### Required work
Could all of the entries be written out exactly, with any pictures omitted?
START Data
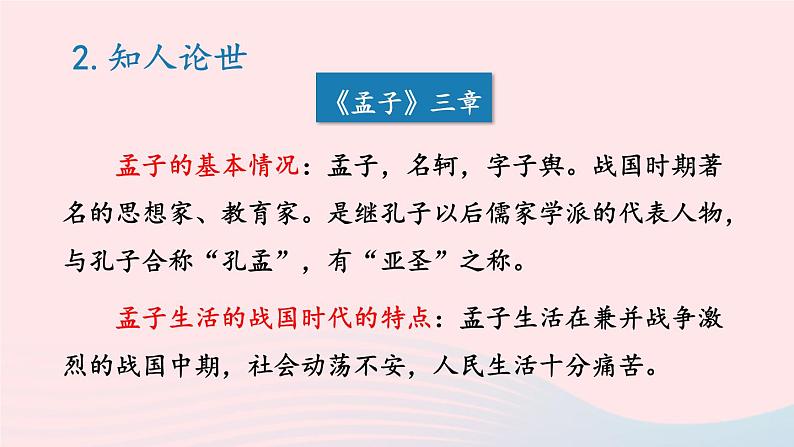 2. 知人论世

《孟子》三章

孟子的基本情况：孟子，名轲，字子舆。战国时期著名的思想家、教育家。是继孔子以后儒家学派的代表人物，与孔子合称“孔孟”，有“亚圣”之称。

孟子生活的战国时代的特点：孟子生活在兼并战争激烈的战国中期，社会动荡不安，人民生活十分痛苦。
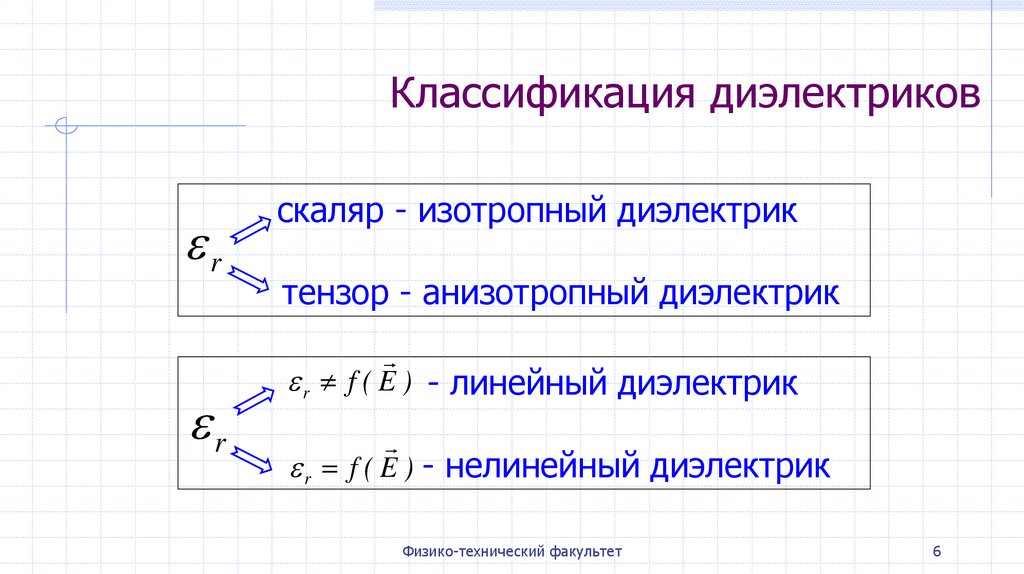 Классификация диэлектриков

$\varepsilon_r$ скаляр - изотропный диэлектрик

тензор - анизотропный диэлектрик

$\varepsilon_r$ $\varepsilon_r \neq f(\vec{E})$ - линейный диэлектрик

$\varepsilon_r = f(\vec{E})$ - нелинейный диэлектрик

Физико-технический факультет

6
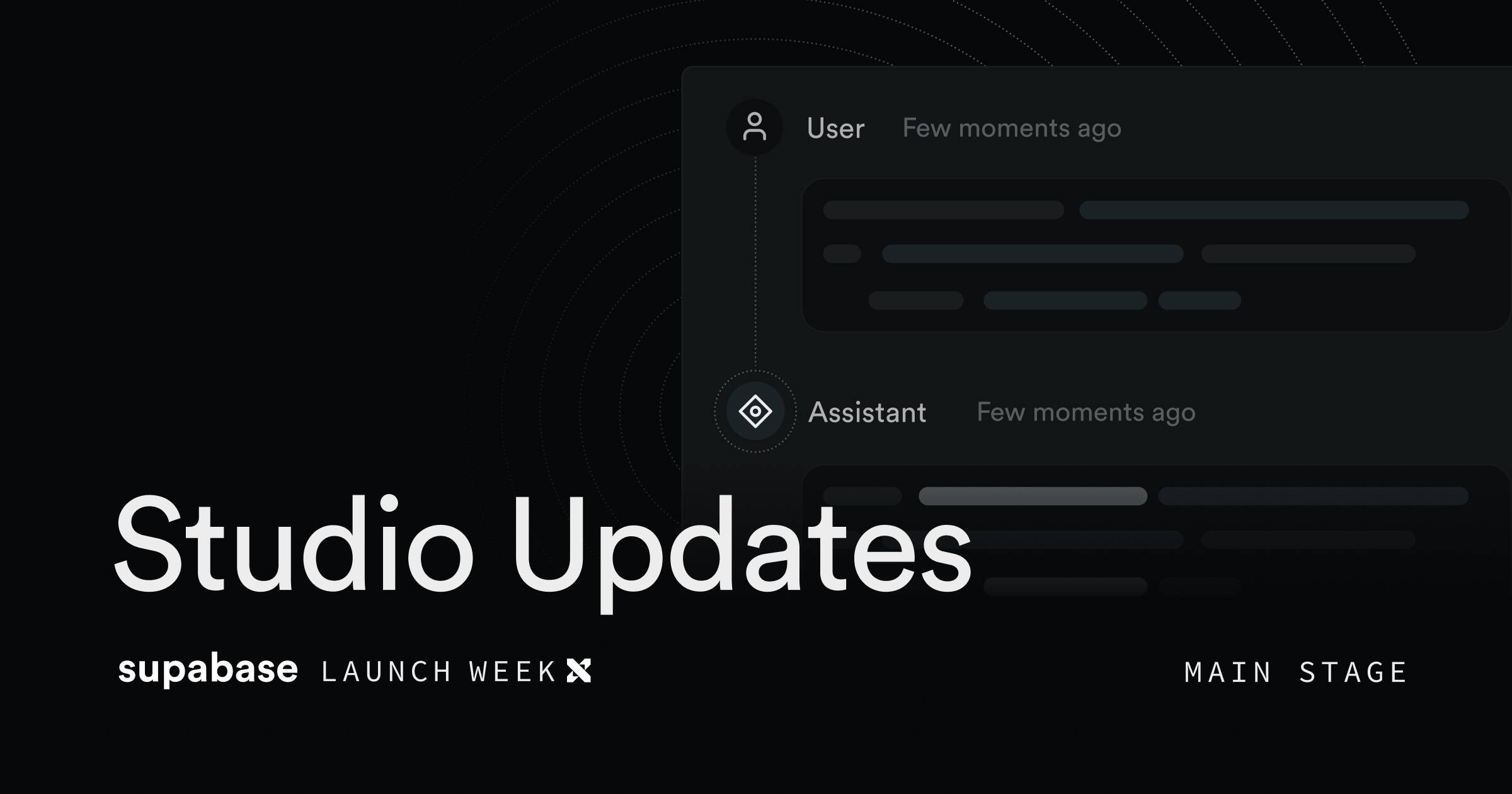 User Few moments ago

Assistant Few moments ago

Studio Updates

supabase LAUNCH WEEK X

MAIN STAGE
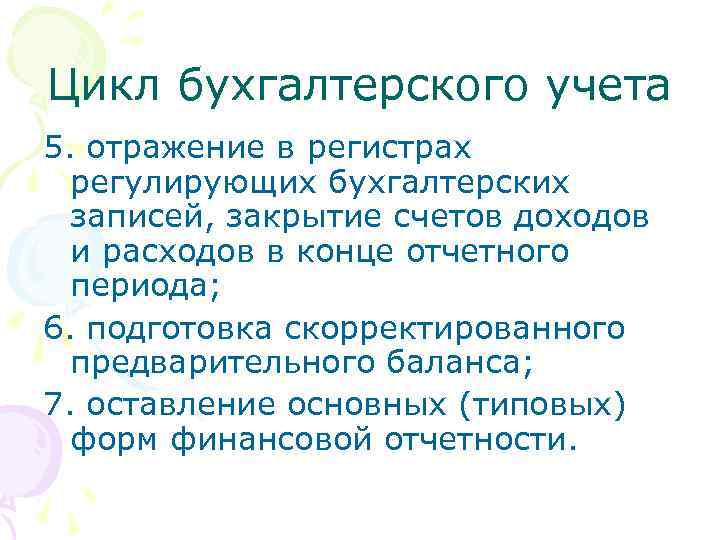 Цикл бухгалтерского учета

5. отражение в регистрах регулирующих бухгалтерских записей, закрытие счетов доходов и расходов в конце отчетного периода;

6. подготовка скорректированного предварительного баланса;

7. оставление основных (типовых) форм финансовой отчетности.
END Data
### Exercise result
 2. 知人论世

《孟子》三章

孟子的基本情况：孟子，名轲，字子舆。战国时期著名的思想家、教育家。是继孔子以后儒家学派的代表人物，与孔子合称“孔孟”，有“亚圣”之称。

孟子生活的战国时代的特点：孟子生活在兼并战争激烈的战国中期，社会动荡不安，人民生活十分痛苦。
 Классификация диэлектриков

$\varepsilon_r$ скаляр - изотропный диэлектрик

тензор - анизотропный диэлектрик

$\varepsilon_r$ $\varepsilon_r \neq f(\vec{E})$ - линейный диэлектрик

$\varepsilon_r = f(\vec{E})$ - нелинейный диэлектрик

Физико-технический факультет

6
 User Few moments ago

Assistant Few moments ago

Studio Updates

supabase LAUNCH WEEK X

MAIN STAGE
 Цикл бухгалтерского учета

5. отражение в регистрах регулирующих бухгалтерских записей, закрытие счетов доходов и расходов в конце отчетного периода;

6. подготовка скорректированного предварительного баланса;

7. оставление основных (типовых) форм финансовой отчетности.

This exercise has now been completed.